Medidas experimentais com água líquida são difíceis, pois ela é volátil e instável em ambientes de vácuo. Por isso, a maioria dos dados disponíveis foi obtida em experimentos com água no estado sólido (gelo) ou gasoso. As teorias disponíveis também apresentavam limitações para prever a perda de energia em baixas energias de prótons, principalmente na região do máximo de frenagem, justamente a mais importante para aplicações médicas.

Para superar essa lacuna, os pesquisadores combinaram a teoria do funcional da densidade dependente do tempo (TDDFT), que descreve com precisão a interação entre partículas carregadas e sistemas eletrônicos complexos, com o método de Penn, que aproxima a estrutura eletrônica dos materiais por meio de funções de perda de energia. Essa abordagem, batizada de TDDFT-Penn, é não perturbativa, mais eficiente computacionalmente e capaz de reproduzir com exatidão o comportamento dos prótons em diferentes faixas de energia, incluindo a região crítica abaixo de 0,2 MeV.

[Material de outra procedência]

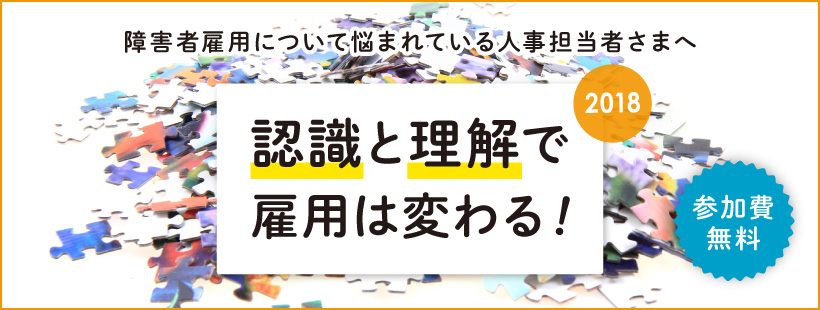 【企業向けセミナ ー】認識と理解で雇用は変わる!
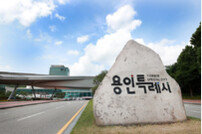 용인시, ‘다함께돌봄센터’ 만족도 98%↑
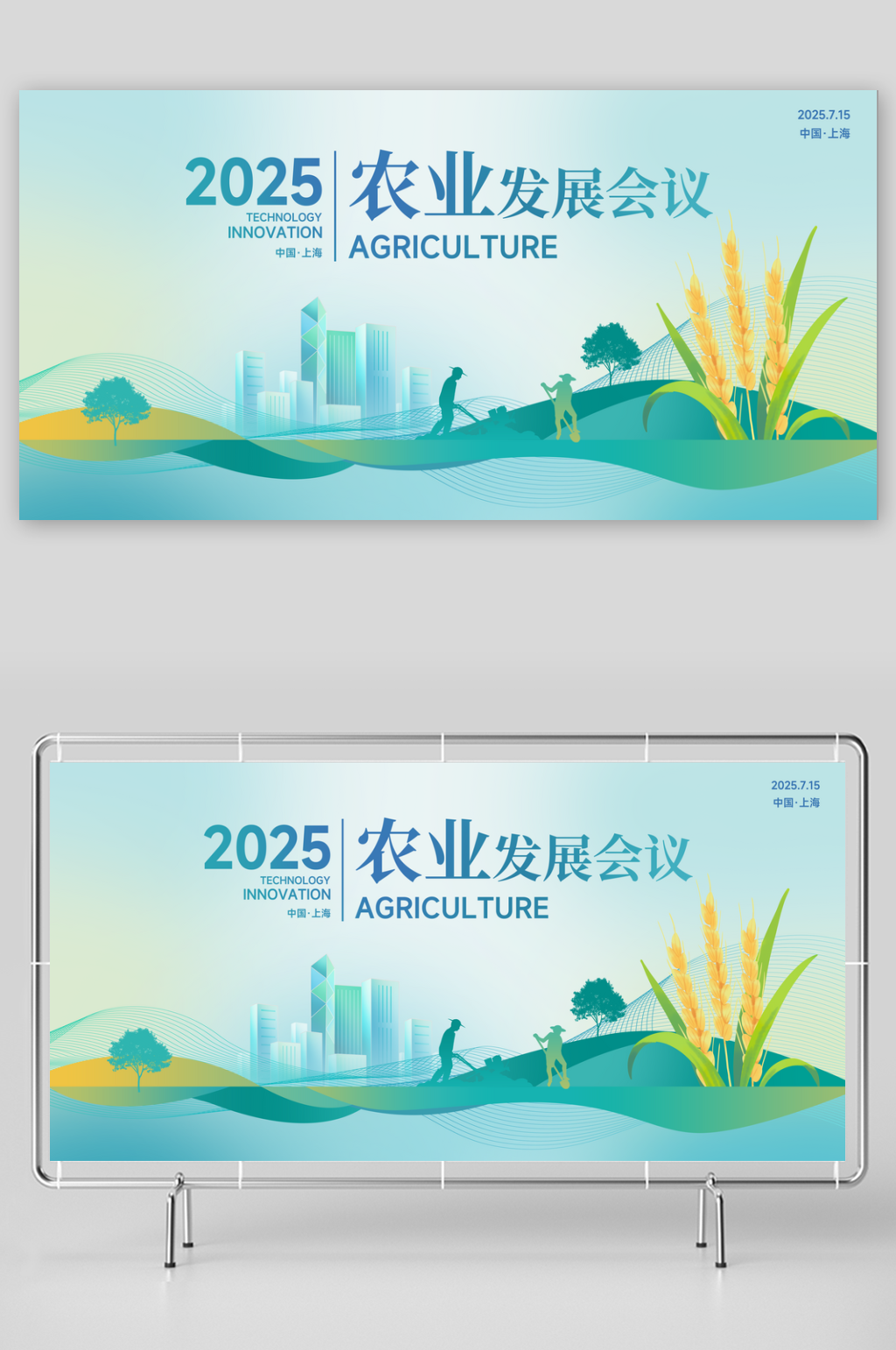 农业智慧农业展板农业展架生态素材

“A vantagem da metodologia TDDFT-Penn é que ela pode ser facilmente estendida a outros materiais biológicos, bastando uma medida simples de suas propriedades eletrônicas por meio de técnicas como EELS, realizadas em microscópios eletrônicos avançados, por exemplo. Isso abre a possibilidade de realizar estudos ab initio da interação da radiação com componentes específicos dos tecidos — como proteínas, lipídios e ácidos nucleicos, aproximando as simulações das condições reais do corpo humano”

A equipe estudou uma faixa ampla de energias, de 0,001 a 10 MeV, e comparou os resultados com dados experimentais disponíveis. A análise revelou que a taxa de frenagem eletrônica dos prótons — ou seja, o quanto de energia eles perdem por unidade de distância — é praticamente idêntica em água líquida e gelo amorfo. Essa equivalência já havia sido sugerida em estudos recentes sobre elétrons de baixa energia, mas nunca havia sido demonstrada para partículas carregadas mais pesadas, como prótons.

Esse resultado abre um caminho prático importante: como é difícil medir perdas de energia em água líquida, os cientistas agora podem usar gelo amorfo como substituto experimental confiável para obter dados aplicáveis à fase líquida. Isso permite refinar modelos computacionais utilizados em planejamento de radioterapia, reduzindo incertezas na posição do pico de Bragg e aumentando a segurança e eficiência dos tratamentos contra o câncer.

Além do impacto médico, a pesquisa também é relevante para a astrofísica. Gelo de água é abundante em cometas, poeira interestelar e nas superfícies de luas planetárias. Esses ambientes são constantemente bombardeados por prótons do vento solar e raios cósmicos. “Compreender com precisão como os prótons perdem energia no gelo amorfo permite modelar melhor essas reações induzidas por radiação, ajudando a explicar a origem e a evolução de compostos orgânicos complexos no espaço”, escrevem os cientistas brasileiros.